戦艦大和 その24

ネコとウソ

2014年09月30日 16:43





         戦艦大和 その24

        ニチモ1/200戦艦大和

          初版 1968年





 小学生のとき、ノートの端に描いては沈めた戦艦大和、
その後も記憶は引き継がれ、50年後の今また戦艦大和は私のなかで疼き、
こうしてノートからプラモデルに変わったが、ひきつづき構築されている。
 なぜ私は戦艦大和を作るのだろうかと考え続けてきたが、
いまここに一つの回答を得た、、、。
 






     「ひとりでは 生きられないのも 芸のうち」

          内田樹(文春文庫)

同書P255〜258より、、、、

   複式夢幻能

 複式夢幻能という演劇形式が精神分析のセッションと同型的な構造をもっているということはよく指摘される。前シテが分析主体(患者)で、ワキが分析家(医師)である。
 ある「痕跡」をワキが見とがめて、そこに立ち止まる。そして、「ここでいったい何が起きたのだろう?」という問を発する。
 その問いに呼応するように「影の薄い人間」(前シテ)が登場して、歌枕の来歴について説明し始める。
 説明が続いているうちに、しだいに前シテは高揚してきて、やがて「ほんとうのことを言おうか?」というキーワードをワキに投げかける。
 ワキがそれに応じると同時に舞台は一転して、「トラウマ的経験」が夢幻的に再演される。後ジテが「死者」としてそのトラウマ的経験を語り、それをワキが黙って聴取することによってシテは「成仏」する(しない場合もある)。
 「成仏」というのは要するに「症状の緩解」ということである。
 能のこの構成はおそらく喪の儀礼的古代的形態を正しく伝えている。





 そこには二人の登場人物が出てくる。
「痕跡」(症状)を見て、そこでかつて起きたこと(トラウマ的経験)をもう一度物語的に再演することを要請する生者。その要請に応えて、その物語をもう一度生きる「死者」。
 この物語は「演じるもの」と「見るもの」がそのようなトラウマ的事実があったということに合意署名することで完了する。
 時間を遡行できない以上、その物語が事実であったかどうかを検証する審級は存在しない。ということは、その物語は事実であっても嘘であっても、コンテンツは「どうでもいい」といいうことである。
 手続きだけが重要なのだ。
 それが「儀礼」ということである。
 能の前シテが「影の薄い人物」であるということも重要である。それはただの通りすがりの「誰でもいい人」(Mister Nobody)である。あるいは、そんな人物はそこに通りがかりさえしなかったのかも知れない。
 というのはほとんどの場合、ワキは長旅で疲れ果てて、人里離れたところで呆然と立ちつくしているところから物語は始まるからだ。






 これは「入眠幻覚」にとって絶好の条件である。
 前シテも、後シテも、ワキが出会ったと思っている人はもしかするとはじめから最後までそこにはいなかったかも知れない。もしかすると、ワキは疲れ果てて短い夢をみていただけなのかも知れない。
 重要なのは、「それでよい」ということである。むしろ、「そうでなければならない」ということである。
 それが死者とのコミュケーションの正統的なかたちなのだ。
 死者が私たち生者に告げようとしているメッセージなるものも、彼らが語る驚くべき物語も、おそらくは生者が無意識的に構築したものなのである。
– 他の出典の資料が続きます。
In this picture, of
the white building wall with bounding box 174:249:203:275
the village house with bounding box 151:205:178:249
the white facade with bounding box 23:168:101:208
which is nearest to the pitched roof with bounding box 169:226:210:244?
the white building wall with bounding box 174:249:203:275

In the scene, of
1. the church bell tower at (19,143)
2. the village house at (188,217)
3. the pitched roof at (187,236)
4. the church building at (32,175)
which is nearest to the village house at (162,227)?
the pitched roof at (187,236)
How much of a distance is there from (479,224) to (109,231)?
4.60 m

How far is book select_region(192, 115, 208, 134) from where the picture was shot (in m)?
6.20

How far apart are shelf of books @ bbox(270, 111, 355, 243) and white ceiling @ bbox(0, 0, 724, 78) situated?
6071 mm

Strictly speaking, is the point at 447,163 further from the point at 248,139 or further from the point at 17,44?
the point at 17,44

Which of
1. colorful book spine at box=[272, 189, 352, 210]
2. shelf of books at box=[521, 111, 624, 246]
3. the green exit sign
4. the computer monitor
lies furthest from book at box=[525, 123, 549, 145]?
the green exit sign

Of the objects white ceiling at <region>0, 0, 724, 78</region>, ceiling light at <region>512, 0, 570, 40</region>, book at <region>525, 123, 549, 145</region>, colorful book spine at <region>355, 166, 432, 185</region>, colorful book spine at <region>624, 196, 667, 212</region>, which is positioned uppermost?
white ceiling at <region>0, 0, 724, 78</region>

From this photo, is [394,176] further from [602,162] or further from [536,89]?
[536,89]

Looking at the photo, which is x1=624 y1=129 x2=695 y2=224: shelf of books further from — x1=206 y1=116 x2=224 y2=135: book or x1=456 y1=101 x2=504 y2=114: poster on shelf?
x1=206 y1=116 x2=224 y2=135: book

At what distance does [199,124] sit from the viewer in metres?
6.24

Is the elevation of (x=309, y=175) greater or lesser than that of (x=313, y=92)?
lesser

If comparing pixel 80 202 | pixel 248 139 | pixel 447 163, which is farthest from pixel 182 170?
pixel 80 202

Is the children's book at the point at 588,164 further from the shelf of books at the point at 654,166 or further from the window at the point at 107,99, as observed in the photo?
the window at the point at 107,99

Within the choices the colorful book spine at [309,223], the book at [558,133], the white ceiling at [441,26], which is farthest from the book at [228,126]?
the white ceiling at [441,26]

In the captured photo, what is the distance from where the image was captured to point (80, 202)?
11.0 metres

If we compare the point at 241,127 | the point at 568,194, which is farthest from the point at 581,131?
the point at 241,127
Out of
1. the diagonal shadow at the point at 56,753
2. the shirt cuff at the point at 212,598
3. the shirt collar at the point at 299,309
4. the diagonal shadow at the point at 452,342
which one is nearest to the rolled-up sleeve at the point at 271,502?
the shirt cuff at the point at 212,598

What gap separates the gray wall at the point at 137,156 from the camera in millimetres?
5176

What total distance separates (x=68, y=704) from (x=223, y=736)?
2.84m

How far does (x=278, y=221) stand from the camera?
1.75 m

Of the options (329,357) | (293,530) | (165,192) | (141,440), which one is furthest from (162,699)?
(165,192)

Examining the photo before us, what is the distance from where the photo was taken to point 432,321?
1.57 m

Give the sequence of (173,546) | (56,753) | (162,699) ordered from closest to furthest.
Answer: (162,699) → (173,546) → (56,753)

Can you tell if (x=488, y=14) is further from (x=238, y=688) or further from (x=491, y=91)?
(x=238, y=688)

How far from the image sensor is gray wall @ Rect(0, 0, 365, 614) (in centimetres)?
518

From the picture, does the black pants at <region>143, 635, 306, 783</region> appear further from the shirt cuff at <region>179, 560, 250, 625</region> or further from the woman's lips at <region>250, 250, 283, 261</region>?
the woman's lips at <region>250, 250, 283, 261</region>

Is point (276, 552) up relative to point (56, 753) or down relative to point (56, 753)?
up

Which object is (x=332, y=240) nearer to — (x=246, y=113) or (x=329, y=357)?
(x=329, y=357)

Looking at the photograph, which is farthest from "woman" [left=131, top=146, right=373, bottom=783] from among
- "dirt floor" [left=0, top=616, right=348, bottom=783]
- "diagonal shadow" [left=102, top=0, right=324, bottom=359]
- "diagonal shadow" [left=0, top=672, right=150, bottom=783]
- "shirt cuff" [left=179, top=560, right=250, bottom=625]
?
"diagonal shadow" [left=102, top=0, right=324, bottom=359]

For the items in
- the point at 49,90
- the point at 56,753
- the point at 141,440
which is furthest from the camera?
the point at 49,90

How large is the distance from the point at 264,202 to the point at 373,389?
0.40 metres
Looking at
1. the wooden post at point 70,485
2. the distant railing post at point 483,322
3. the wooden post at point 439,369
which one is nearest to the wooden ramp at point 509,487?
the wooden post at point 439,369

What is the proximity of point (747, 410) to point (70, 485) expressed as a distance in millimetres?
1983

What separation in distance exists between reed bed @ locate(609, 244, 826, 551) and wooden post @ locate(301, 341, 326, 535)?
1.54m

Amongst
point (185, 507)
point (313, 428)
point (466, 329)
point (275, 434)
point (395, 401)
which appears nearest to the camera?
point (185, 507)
 ラカンがただしく述べたように、分析においてもっとも活発に活動しているのは分析家の欲望だからである。私たちは「自分の欲望」をつねに「死者からのメッセージ」というかたちで読む。
 自分の欲望を「私はこんなことをしたいです」とストレートの文型で表白しても、そんなものには何のリアリティもありはしない。
 そんなものは小学校の卒業文集の「将来なりたい人間」に書いた文章と同じように、私たちが自分自身についてどれほど貧しい想像力しか行使できないのかを教えてくれるだけである。
 私自身の貧しい限界を超えるような仕方で「私の欲望」を解発するためには、どうあってもそれは「他者からのメッセージ」として聴き取られねばならない。
 そして、あらゆる他者のうちでもっとも遂行性の強いメッセージは死者から送られてくる。「死者からのメッセージ」はその定義上「書き換え不能」だからである。そして、「死者からのメッセージ」として読まれたときに「私の欲望」はその盤石の基礎づけを得ることになる。ラカンはこう書いていた。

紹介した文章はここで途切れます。